A juíza leu também uma das partes do processo em que diz que o músico chamou “puta, cabra” à mulher, afirmando que se relacionava com outros homens. Paco Bandeira disse que tal coisa nunca aconteceu.

Reitera a sua inocência afirmando ainda que “o comportamento da minha ex-companheira alterou-se por causa da minha vida. Não era eu que tinha ciúmes dela, era ao contrário. Não havia ninguém que se relacionasse comigo que ela não achasse que tinha ido para a cama comigo.”

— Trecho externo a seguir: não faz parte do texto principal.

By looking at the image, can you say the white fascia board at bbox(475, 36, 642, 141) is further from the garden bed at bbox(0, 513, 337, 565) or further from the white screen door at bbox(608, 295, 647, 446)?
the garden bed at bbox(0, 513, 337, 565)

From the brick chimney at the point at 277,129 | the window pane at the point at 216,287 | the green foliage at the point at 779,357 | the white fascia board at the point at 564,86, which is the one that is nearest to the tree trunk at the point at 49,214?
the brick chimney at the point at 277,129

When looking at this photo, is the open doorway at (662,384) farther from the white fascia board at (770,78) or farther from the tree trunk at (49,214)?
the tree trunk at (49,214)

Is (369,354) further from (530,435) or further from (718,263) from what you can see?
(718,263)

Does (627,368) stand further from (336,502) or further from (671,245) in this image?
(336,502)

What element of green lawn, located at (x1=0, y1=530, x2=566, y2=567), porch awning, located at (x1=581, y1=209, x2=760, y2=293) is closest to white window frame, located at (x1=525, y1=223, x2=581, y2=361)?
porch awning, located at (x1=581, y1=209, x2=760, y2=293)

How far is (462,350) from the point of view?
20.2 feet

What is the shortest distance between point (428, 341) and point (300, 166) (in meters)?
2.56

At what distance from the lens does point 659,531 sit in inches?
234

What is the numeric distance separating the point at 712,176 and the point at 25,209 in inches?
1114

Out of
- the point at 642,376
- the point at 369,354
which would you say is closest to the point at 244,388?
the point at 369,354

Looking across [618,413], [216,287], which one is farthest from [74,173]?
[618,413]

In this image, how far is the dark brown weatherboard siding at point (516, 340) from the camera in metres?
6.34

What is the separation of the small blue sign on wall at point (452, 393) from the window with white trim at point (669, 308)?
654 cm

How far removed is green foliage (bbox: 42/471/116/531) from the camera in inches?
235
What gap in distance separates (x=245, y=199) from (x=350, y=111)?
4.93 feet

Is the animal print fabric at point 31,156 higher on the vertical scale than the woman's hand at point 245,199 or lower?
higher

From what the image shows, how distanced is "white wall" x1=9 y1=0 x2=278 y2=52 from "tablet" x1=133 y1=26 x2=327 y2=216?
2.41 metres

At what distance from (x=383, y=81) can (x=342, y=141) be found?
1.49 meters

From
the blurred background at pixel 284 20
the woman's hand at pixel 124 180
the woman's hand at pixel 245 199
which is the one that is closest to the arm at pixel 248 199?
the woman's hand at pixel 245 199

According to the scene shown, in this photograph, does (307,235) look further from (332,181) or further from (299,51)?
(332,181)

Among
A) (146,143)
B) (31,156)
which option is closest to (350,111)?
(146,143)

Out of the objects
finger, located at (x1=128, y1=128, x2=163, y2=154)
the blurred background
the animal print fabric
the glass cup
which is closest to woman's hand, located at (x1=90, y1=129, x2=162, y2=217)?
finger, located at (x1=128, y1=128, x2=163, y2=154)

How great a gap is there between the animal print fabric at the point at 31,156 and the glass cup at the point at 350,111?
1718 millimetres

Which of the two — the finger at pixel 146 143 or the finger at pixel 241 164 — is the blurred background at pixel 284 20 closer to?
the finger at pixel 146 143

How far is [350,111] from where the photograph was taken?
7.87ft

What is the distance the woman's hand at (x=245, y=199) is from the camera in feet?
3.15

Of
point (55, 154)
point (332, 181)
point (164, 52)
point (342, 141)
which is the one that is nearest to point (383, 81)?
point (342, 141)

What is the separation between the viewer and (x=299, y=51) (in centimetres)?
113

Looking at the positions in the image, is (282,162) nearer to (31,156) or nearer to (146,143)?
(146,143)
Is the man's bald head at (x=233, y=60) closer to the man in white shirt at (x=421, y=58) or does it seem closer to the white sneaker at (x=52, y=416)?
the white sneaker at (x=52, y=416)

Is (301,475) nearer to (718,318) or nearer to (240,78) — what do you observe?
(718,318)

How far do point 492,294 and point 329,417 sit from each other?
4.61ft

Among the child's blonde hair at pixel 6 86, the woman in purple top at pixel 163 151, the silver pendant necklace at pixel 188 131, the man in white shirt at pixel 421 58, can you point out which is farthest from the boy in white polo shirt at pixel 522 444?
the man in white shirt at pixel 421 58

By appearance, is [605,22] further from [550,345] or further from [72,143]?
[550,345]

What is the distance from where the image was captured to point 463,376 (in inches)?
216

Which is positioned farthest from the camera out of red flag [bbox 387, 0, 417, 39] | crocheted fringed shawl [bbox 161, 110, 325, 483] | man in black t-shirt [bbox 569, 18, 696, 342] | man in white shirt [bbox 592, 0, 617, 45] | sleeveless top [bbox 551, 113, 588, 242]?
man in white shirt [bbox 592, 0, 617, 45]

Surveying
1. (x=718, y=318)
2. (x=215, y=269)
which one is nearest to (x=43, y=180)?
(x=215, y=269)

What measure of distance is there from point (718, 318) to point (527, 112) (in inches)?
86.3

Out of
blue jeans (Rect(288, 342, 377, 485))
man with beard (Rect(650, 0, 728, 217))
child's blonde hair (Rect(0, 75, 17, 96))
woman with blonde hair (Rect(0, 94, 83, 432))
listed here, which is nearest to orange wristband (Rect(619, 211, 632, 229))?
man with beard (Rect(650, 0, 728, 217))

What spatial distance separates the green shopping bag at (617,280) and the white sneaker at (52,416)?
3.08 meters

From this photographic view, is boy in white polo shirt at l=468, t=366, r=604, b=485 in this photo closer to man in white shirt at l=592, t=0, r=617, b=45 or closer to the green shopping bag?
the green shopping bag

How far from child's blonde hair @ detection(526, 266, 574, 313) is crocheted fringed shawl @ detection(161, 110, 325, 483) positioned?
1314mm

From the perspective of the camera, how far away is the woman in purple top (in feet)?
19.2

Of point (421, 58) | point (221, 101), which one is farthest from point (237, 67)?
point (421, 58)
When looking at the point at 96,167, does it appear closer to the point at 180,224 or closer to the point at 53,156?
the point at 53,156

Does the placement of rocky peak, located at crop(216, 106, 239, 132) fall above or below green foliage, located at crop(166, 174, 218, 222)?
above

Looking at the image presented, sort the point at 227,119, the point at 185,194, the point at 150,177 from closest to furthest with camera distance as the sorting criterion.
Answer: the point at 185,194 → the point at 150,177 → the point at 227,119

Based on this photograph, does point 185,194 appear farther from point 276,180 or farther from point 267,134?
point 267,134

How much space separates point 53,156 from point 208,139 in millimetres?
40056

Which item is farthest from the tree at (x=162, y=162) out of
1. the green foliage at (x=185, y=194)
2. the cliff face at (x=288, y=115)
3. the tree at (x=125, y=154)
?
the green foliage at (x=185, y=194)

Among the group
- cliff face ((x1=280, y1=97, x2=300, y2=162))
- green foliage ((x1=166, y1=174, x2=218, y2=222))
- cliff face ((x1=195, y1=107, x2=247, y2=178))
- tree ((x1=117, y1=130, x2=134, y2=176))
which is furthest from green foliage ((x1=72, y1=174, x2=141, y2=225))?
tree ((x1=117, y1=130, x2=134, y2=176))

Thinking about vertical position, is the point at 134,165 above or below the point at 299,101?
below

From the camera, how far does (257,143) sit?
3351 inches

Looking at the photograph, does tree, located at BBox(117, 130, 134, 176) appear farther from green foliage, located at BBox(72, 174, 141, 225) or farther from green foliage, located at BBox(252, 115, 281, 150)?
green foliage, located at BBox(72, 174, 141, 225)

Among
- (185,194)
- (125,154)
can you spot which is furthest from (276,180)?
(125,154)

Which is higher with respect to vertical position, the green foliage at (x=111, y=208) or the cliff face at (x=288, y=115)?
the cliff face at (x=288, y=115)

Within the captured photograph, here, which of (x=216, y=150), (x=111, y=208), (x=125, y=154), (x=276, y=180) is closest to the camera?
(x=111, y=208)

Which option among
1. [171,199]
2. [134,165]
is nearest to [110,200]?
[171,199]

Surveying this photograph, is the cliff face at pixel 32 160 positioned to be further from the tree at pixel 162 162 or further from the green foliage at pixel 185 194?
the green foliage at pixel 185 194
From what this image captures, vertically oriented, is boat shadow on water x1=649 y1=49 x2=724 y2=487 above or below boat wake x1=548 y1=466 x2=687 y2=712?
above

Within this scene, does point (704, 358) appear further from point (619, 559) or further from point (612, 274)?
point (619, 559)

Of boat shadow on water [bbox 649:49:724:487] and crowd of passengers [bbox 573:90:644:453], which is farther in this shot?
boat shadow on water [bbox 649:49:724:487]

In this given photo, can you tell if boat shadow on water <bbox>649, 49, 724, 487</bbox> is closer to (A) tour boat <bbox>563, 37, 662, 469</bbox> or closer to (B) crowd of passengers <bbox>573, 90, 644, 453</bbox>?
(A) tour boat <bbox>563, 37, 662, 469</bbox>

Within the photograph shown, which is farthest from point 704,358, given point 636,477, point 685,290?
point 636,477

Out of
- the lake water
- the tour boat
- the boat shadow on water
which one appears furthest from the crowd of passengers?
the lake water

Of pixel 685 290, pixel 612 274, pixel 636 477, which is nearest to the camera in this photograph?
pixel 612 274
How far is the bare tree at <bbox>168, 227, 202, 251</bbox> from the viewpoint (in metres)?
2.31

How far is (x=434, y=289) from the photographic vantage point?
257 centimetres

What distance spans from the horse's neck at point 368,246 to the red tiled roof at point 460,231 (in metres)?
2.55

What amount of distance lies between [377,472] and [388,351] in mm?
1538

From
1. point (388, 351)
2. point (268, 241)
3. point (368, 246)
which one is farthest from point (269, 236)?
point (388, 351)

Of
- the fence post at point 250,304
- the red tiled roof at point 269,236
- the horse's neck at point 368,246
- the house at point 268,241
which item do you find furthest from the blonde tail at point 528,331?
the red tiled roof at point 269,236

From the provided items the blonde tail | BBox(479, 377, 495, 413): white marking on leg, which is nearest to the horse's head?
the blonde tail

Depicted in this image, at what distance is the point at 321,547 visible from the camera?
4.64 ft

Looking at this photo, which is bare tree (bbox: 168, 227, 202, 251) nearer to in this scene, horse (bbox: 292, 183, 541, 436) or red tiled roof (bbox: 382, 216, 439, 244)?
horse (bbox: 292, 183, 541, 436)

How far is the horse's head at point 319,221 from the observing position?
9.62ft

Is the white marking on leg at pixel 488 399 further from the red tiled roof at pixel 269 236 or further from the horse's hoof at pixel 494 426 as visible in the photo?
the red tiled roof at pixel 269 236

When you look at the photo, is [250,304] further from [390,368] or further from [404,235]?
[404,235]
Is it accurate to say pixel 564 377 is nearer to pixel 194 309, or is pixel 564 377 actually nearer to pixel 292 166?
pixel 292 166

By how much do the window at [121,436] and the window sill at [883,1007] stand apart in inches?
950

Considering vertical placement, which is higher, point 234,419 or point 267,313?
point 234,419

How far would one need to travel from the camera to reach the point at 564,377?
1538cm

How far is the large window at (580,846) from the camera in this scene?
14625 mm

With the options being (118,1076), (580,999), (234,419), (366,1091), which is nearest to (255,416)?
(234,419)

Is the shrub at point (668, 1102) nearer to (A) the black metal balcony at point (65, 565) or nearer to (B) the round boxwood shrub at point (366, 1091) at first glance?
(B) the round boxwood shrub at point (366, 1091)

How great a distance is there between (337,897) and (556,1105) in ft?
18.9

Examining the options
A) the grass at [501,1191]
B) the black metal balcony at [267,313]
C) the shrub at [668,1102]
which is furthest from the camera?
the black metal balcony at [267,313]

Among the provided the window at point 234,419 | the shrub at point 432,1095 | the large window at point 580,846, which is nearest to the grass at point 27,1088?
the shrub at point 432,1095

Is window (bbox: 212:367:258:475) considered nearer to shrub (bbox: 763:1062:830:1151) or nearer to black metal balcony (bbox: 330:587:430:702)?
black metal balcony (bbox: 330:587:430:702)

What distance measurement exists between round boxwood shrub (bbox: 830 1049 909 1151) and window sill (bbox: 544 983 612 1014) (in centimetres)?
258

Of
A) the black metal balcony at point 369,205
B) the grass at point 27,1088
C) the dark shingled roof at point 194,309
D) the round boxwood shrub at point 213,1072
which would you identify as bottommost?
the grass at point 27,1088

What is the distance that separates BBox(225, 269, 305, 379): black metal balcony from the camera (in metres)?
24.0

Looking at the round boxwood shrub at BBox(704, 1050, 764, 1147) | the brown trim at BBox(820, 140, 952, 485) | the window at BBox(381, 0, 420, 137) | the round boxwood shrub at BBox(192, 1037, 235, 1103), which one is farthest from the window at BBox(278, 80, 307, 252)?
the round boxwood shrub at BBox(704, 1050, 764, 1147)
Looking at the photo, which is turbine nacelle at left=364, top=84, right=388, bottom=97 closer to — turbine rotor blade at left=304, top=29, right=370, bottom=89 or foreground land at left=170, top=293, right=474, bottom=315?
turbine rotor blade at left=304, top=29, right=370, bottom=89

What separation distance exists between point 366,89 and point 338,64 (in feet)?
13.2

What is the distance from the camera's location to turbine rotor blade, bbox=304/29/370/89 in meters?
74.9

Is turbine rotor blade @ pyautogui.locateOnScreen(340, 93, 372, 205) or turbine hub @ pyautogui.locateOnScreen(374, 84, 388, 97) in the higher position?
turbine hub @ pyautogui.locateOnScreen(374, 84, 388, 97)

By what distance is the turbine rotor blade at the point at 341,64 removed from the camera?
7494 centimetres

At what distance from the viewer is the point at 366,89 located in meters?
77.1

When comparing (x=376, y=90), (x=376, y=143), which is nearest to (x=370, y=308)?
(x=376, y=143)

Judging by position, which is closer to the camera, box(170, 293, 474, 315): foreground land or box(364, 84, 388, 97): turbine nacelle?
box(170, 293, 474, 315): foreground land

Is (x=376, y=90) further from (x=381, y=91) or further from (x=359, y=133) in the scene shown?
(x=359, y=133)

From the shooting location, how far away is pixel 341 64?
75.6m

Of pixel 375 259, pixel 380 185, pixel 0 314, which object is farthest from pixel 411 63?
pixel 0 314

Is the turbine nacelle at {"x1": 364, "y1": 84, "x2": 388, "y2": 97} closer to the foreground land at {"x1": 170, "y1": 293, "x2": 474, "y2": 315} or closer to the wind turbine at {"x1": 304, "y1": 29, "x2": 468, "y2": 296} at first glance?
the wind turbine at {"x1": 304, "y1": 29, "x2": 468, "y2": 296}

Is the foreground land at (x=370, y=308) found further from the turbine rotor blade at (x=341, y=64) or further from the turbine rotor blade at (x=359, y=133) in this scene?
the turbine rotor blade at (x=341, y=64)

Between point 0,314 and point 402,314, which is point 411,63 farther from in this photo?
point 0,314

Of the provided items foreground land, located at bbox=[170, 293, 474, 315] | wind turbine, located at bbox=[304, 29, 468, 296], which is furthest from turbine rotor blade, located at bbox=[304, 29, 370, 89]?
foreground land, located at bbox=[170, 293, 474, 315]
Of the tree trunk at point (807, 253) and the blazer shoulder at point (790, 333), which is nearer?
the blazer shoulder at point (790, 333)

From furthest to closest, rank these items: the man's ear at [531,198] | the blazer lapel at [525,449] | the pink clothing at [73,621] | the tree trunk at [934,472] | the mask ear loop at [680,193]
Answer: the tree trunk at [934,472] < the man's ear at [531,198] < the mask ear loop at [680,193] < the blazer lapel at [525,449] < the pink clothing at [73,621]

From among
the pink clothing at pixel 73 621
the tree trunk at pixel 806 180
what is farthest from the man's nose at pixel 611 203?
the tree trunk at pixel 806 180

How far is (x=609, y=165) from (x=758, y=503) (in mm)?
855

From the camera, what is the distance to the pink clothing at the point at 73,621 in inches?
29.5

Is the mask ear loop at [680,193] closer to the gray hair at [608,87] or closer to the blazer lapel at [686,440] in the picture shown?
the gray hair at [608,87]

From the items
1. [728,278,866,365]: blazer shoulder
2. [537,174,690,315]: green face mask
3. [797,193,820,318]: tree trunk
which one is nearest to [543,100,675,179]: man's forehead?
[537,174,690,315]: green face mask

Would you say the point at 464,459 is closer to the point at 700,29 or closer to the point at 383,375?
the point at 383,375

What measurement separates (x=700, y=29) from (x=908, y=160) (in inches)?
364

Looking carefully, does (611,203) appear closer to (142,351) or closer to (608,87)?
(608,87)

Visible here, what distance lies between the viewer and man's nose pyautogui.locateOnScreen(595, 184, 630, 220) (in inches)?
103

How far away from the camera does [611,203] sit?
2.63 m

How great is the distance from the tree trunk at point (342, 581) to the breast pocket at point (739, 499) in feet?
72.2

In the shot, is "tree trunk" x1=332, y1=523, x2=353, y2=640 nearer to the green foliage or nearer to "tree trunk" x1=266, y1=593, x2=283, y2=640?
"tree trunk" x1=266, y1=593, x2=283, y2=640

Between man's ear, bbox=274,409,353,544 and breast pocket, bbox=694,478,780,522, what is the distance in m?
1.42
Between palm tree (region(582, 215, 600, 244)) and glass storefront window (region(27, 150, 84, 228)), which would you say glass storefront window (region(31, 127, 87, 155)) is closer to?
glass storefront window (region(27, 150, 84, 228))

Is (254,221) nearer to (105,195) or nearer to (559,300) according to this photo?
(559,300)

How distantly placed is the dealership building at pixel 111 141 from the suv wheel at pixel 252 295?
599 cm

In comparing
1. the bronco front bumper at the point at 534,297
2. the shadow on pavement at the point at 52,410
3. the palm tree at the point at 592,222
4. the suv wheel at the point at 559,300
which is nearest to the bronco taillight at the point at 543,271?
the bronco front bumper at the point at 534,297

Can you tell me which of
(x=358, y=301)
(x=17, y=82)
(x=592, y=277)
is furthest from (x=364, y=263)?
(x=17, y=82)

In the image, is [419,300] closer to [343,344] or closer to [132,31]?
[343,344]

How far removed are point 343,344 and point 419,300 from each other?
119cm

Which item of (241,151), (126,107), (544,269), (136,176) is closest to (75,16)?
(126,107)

O músico reafirma: "nunca lhe toquei com dedo" . Quanto à filha Constança, "é a pessoa mais importante da minha vida. Se ela não existisse eu já não estaria em Portugal, e olhe que tenho mais duas filhas e netos que amo bastante."
No decorrer da sessão, Paco Bandeira disse várias vezes que tudo não passava de uma invenção de Maria Roseta, que como técnica superior da Segurança Social nas prisões "está habituada a lidar com grandes criminosos e cria enredos e transporta para a realidade algumas dessas vivências:"é das maiores mentiras que já ouvi (...) é  uma grande invenção da parte da Maria Roseta (...) tem uma grande capacidade inventiva"

Paco Bandeira também foi obrigado a esclarecer os bilhetes escritos, a forma como passaram a comunicar, uma vez que deixou de haver diálogo, assumindo que escreveu alguns e afirmando que outros são falsos.